Gold Falls for Second Day as U.S. GDP Growth Crimps Haven DemandDebarati Roy
Gold futures fell for the second straight day as the U.S. economy expanded more than estimated, crimping demand for the precious metal as an alternative investment.
The price dropped 2.2 percent last week on concern that the Federal Reserve will boost interest rates next year. Traders predict a 69 percent chance that the central bank will raise borrowing costs by September, futures data show. The U.S. economy expanded at a 5 percent annual rate in the third quarter, the biggest advance in 11 years.
The GDP report sent the Dow Jones Industrial Average to a record high. Gold is heading for a consecutive annual loss for the first time since 1998 after a plunge in oil prices reduced the metal’s appeal as an inflation hedge. The dollar’s rally against a basket of 10 currencies to a five-year high cut demand for bullion as a store of value.
“The dollar and the equities are attracting investors,” George Gero, a precious-metal strategist at RBC Capital Markets in New York, said in a telephone interview. “The Fed will be constantly weighing each piece of data to determine when it should raise rates.”

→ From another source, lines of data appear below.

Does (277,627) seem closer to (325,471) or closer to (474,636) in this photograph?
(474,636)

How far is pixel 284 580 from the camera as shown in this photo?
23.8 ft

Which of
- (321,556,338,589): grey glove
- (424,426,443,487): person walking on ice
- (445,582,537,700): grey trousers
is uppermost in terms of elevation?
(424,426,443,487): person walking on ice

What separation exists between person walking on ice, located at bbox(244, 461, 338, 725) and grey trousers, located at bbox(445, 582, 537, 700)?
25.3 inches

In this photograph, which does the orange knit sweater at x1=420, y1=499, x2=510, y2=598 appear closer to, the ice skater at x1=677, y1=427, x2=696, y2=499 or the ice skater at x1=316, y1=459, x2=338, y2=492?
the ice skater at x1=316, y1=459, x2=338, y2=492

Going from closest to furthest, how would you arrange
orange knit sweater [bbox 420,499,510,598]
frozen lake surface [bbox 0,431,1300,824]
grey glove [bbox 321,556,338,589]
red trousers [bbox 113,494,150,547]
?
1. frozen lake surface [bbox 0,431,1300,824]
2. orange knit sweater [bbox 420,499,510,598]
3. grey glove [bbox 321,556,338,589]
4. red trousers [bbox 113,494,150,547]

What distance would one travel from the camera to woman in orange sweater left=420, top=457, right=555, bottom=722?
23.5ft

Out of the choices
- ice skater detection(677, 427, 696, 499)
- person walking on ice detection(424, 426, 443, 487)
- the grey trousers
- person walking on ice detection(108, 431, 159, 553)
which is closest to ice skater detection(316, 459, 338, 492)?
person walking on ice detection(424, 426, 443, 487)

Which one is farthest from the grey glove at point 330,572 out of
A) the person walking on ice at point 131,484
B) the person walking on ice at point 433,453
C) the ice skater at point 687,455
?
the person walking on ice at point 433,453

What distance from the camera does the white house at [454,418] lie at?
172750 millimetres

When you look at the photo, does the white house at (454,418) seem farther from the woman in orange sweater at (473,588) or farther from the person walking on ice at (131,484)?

Gold futures for February delivery fell 0.2 percent to settle at $1,178 an ounce at 1:43 p.m. on the Comex in New York. Yesterday, the price dropped 1.4 percent, the biggest decline for a most-active contract since Dec. 5. Today, aggregate trading was 39 percent below the 100-day average for this time, according to data compiled by Bloomberg.
Fed officials last week dropped a pledge to keep borrowing costs near zero percent for a “considerable time,” replacing it with a promise to be “patient,” according to a statement.
Gold surged 70 percent from December 2008 to June 2011 as central banks increased money supply on an unprecedented scale, spurring concerns that inflation would accelerate. The metal tumbled 28 percent in 2013, the biggest drop in three decades, amid gains for the U.S. economy.
Ukraine reduced gold reserves to the lowest since 2005 in November as Russia bought metal to boost holdings to the highest in at least two decades, International Monetary Fund data show.
Silver futures for March delivery rose 0.5 percent to $15.767 an ounce on the Comex.
Silver dropped 19 percent this year, while gold fell 2 percent.
On the New York Mercantile Exchange, platinum futures rose, while palladium slid.